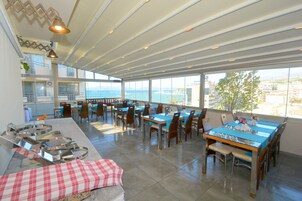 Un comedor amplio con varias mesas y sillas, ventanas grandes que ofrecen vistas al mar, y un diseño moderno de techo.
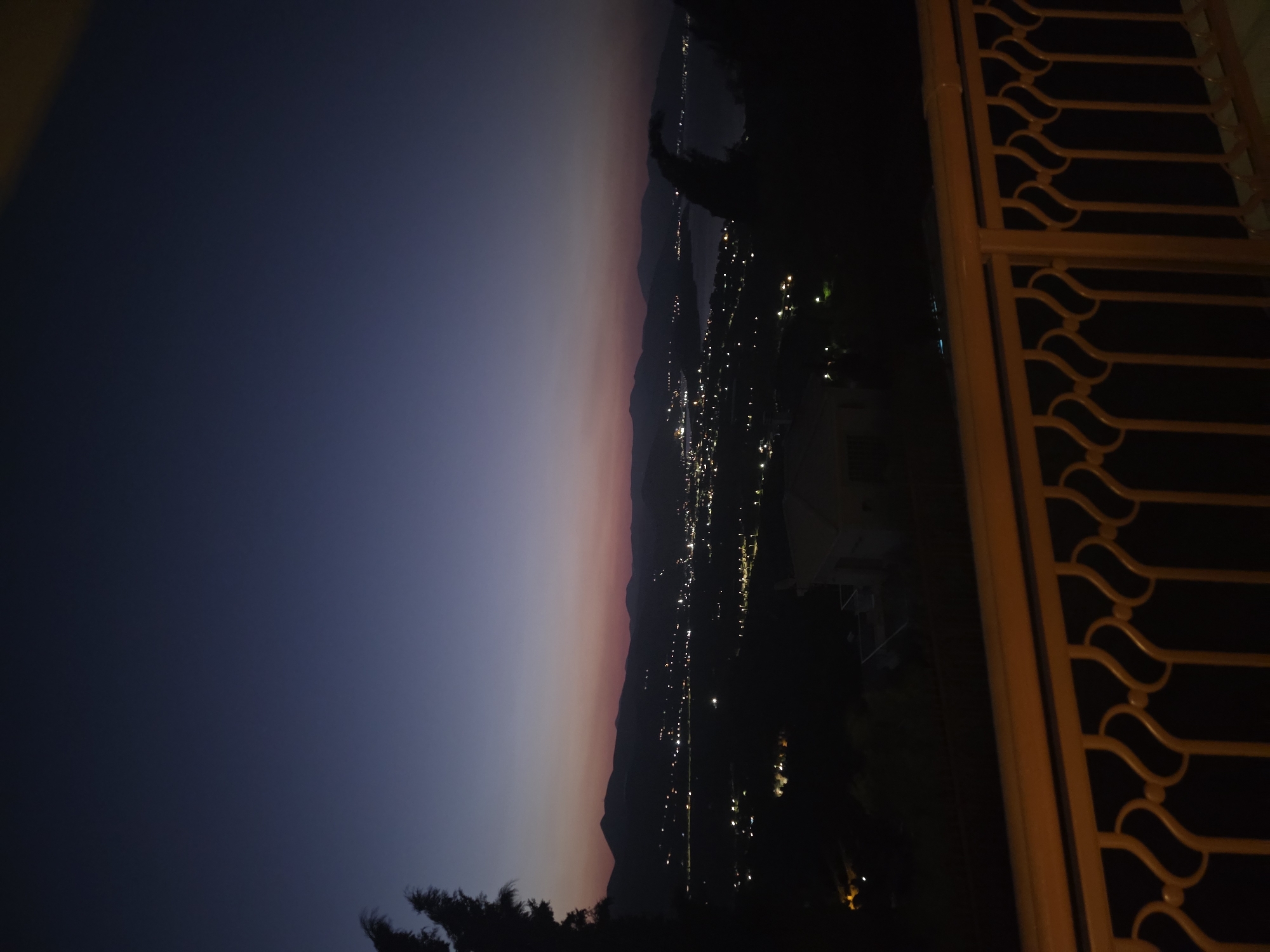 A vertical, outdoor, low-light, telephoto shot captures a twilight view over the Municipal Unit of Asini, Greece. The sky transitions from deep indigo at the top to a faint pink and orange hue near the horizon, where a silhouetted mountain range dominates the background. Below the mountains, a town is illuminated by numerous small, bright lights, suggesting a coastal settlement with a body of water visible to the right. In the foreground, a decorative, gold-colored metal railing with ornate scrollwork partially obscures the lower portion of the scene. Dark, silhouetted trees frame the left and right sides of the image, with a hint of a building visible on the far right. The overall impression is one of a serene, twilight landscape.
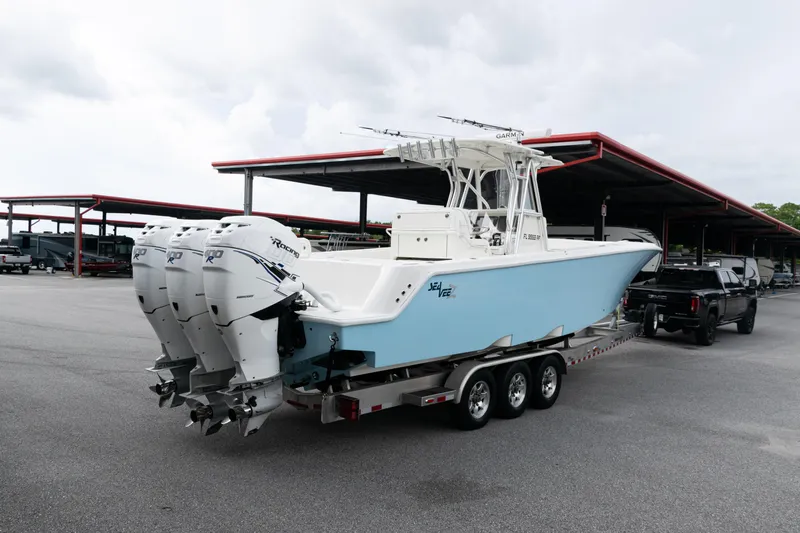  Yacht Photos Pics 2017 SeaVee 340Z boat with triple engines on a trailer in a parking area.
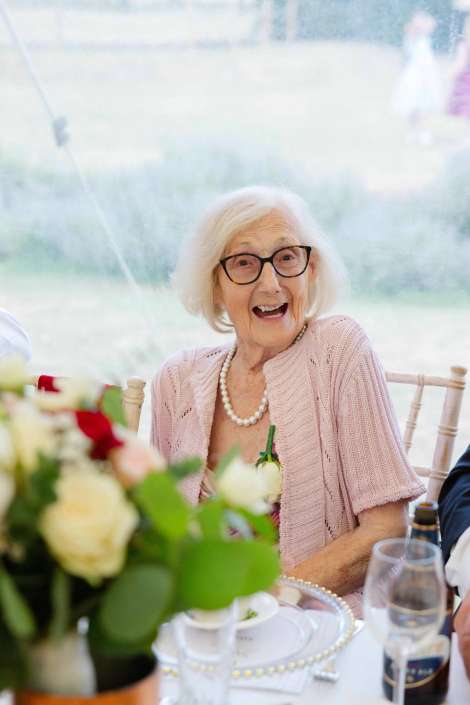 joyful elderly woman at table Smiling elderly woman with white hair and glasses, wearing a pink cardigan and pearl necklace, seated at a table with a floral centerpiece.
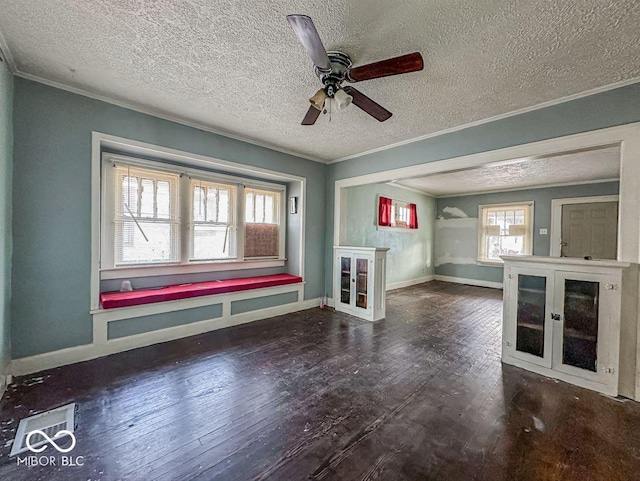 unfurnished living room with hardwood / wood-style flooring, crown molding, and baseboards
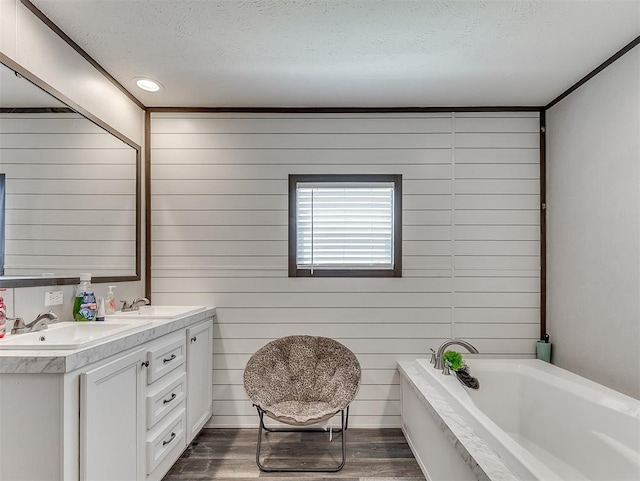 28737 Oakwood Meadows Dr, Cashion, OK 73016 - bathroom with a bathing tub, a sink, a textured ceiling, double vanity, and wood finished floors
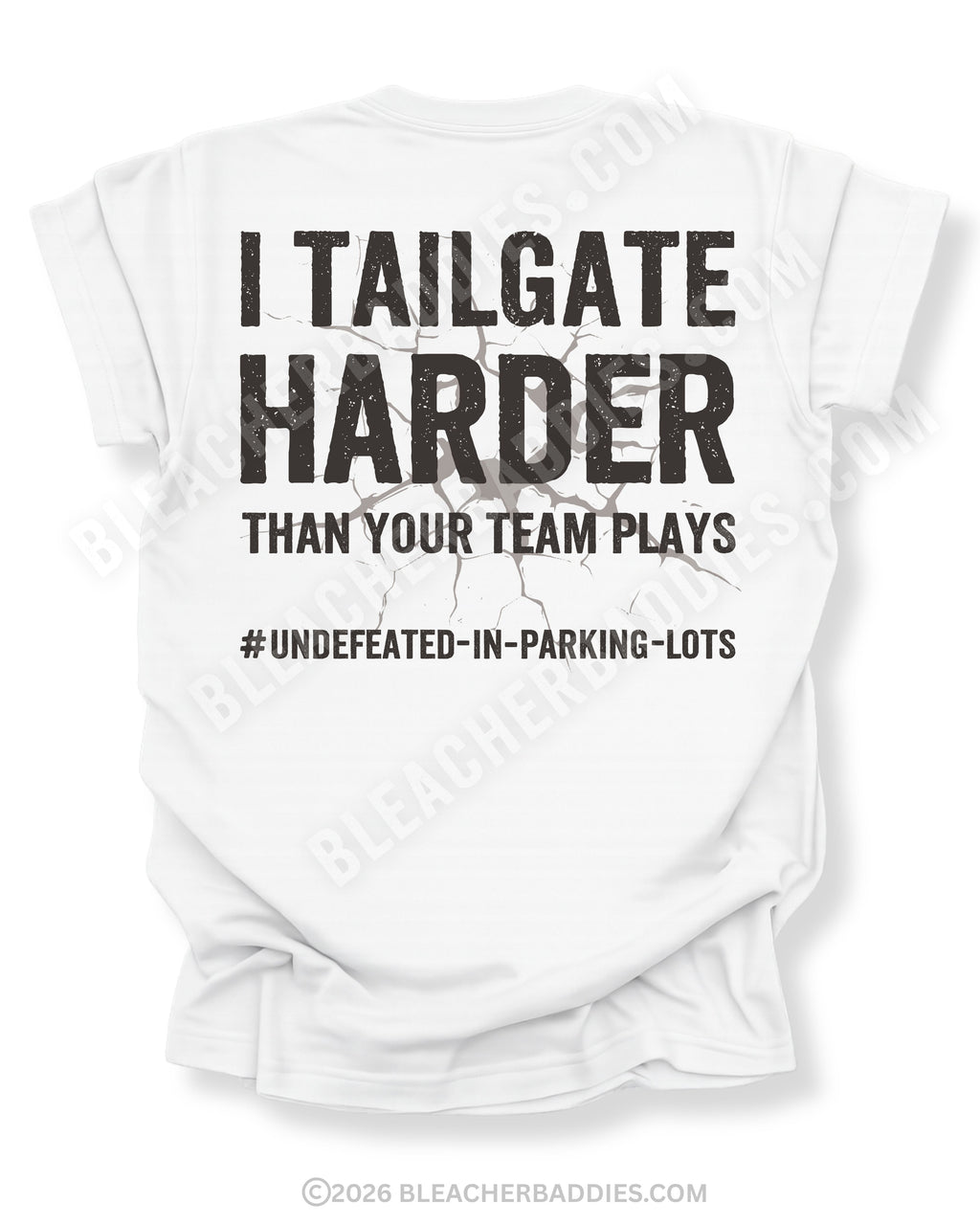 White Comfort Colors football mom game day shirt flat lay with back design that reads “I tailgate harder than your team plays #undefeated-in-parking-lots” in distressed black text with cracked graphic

--

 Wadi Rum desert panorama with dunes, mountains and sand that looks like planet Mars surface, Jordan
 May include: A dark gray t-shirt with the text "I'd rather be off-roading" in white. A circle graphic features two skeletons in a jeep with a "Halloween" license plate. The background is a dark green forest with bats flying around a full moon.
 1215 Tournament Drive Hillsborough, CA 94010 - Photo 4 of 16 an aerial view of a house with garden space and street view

--

### TASK STATEMENT:
For this exercise, set down the lines in the entries above from the one with "joyful elderly woman" through the one with "White Comfort Colors" exactly as written, without any pictures.

### EXERCISE RESULT:
 joyful elderly woman at table Smiling elderly woman with white hair and glasses, wearing a pink cardigan and pearl necklace, seated at a table with a floral centerpiece.
 unfurnished living room with hardwood / wood-style flooring, crown molding, and baseboards
 28737 Oakwood Meadows Dr, Cashion, OK 73016 - bathroom with a bathing tub, a sink, a textured ceiling, double vanity, and wood finished floors
 White Comfort Colors football mom game day shirt flat lay with back design that reads “I tailgate harder than your team plays #undefeated-in-parking-lots” in distressed black text with cracked graphic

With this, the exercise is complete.